Now that Junior has a job, it’s time to have a little chat about what he’ll do with the money. From saving to spending wisely, if you don’t talk about it, you can’t expect your young’un to intuitively know how money works.
How much does your kid plan to save? For those who are working their first job cutting lawns or delivery newspapers, the Save 10% Rule will be enough. Resist the urge to insist that your child save 50% of their income. Do you save 50% of your income? (I didn’t think so.)
For kids who will be heading off to university shortly, saving for tuition may be top of mind. Have the discussion about a reasonable amount to save to reach their goal. If for example, they want to have $5,000 saved, and they have two summers – 16 weeks – to save, they’ll have to tuck away 5000 ÷ 16 = $312.50 a week. Can’t be done? Then Baby Girl will have to extend how long she’s saving, or find a way to earn more money.

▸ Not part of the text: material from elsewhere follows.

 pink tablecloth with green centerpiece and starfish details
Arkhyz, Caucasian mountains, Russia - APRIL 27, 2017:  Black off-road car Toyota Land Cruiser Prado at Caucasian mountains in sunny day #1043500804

Don’t set the savings bar too high. Sure you’re paying for all your kids’ basics needs right now. But if they’re working hard, they’ll want to enjoy some of the things money can buy. And they should. There’s nothing more de-motivating than having no balance and not enjoying the fruits of one’s labour. Saving some is important. So is spending some. Which brings us to …

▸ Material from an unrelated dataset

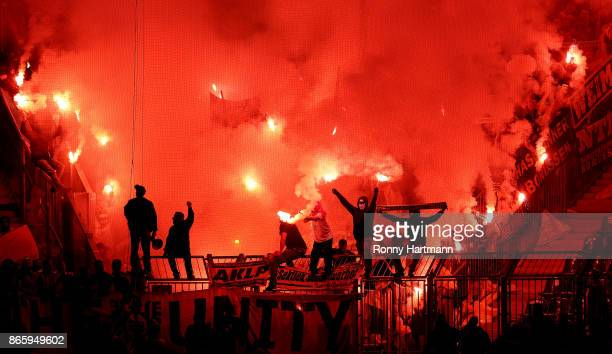 Supporters of Dortmund handle pyrotechnics during the DFB Cup match between 1 FC Magdeburg and Borussia Dortmund at MDCCArena on October 24 2017 in...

Develop smart shopping skills
Comparison-shopping is key to getting the most for every dollar you earn. So is understanding the concept of relative value – how many hours you have to work to pay for whatever it is you’re thinking of buying. If your kid is determined to get the latest cell phone ($400) and has a job making minimum wage ($10/hr.) then he’ll have to work for 40+ hours (don’t forget to talk about income taxes and sales taxes) to get that phone. Is it worth it?
If you think your kid is blowing her money on crap, ask her to keep a spending journal showing exactly where her money is going. She may not even realize how much she’s spending on things like snacks and entertainment. This can be a great way to put her spending habits into perspective. Combine that with a little chat about her goals for a double whammy: now she’ll know where she really wants to put her money, and she’ll know where she can cut her spending to get what she really wants.

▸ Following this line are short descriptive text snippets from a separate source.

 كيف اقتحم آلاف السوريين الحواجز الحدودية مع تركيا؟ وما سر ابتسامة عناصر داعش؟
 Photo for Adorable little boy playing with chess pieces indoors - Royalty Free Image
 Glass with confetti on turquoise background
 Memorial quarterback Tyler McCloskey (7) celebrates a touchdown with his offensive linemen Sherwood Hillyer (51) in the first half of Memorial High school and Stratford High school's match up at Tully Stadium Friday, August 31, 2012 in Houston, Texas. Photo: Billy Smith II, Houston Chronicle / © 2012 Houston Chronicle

Some kids are natural born savers. Others, not so much. If you want your child to develop the skills for using their money to their best advantage – instead of it slipping through their fingers like so much sand – it’s time for a talk. Not a heavy-duty lecture. Not a rant. Not a series of rules. A talk: a sharing of ideas and discussion about life, money, and how to have what you really, really want from both.